*WORK INSTRUCTION*. Find the line with "Handsome smiling young" in the records below. Output exactly from there until after the line with "Red sunglasses on", without pictures.

Segment Start: SOURCE RECORDS

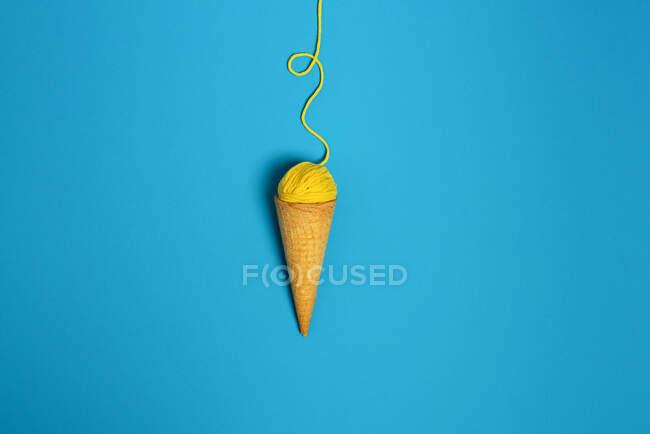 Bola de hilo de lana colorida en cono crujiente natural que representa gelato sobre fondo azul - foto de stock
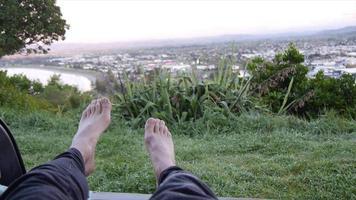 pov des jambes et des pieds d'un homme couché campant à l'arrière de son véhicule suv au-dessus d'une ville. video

Segment End: SOURCE RECORDS
Segment Start: SOURCE RECORDS

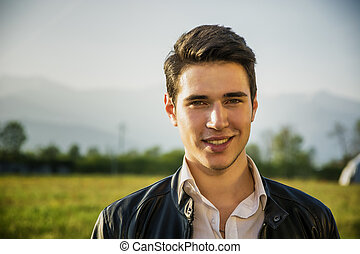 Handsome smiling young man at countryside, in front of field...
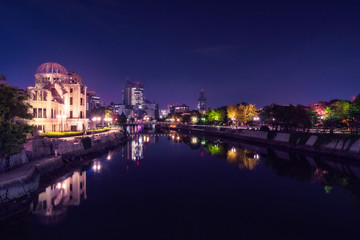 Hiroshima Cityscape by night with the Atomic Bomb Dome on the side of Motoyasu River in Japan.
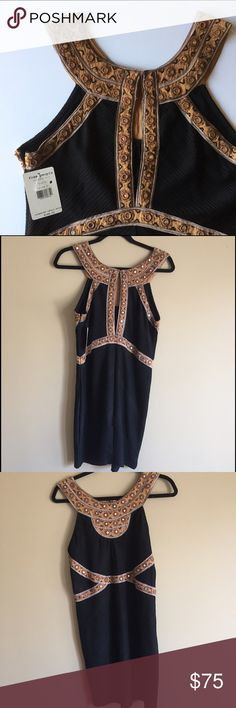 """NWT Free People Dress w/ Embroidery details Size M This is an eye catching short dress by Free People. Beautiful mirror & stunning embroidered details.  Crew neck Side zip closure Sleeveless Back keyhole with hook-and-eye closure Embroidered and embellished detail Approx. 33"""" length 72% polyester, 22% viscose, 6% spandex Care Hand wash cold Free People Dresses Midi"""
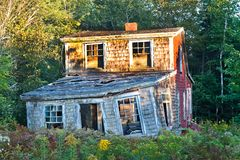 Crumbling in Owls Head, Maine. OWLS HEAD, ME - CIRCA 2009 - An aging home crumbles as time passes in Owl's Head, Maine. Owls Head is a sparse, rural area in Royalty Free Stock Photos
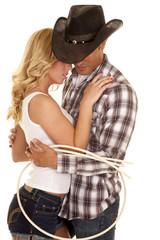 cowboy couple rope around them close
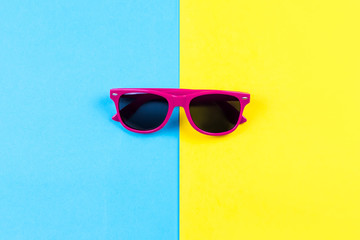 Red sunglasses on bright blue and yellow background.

Segment End: SOURCE RECORDS

*SOLUTION TO THE EXERCISE*.
 Handsome smiling young man at countryside, in front of field...
 Hiroshima Cityscape by night with the Atomic Bomb Dome on the side of Motoyasu River in Japan.
 """NWT Free People Dress w/ Embroidery details Size M This is an eye catching short dress by Free People. Beautiful mirror & stunning embroidered details.  Crew neck Side zip closure Sleeveless Back keyhole with hook-and-eye closure Embroidered and embellished detail Approx. 33"""" length 72% polyester, 22% viscose, 6% spandex Care Hand wash cold Free People Dresses Midi"""
 Crumbling in Owls Head, Maine. OWLS HEAD, ME - CIRCA 2009 - An aging home crumbles as time passes in Owl's Head, Maine. Owls Head is a sparse, rural area in Royalty Free Stock Photos
 cowboy couple rope around them close
 Red sunglasses on bright blue and yellow background.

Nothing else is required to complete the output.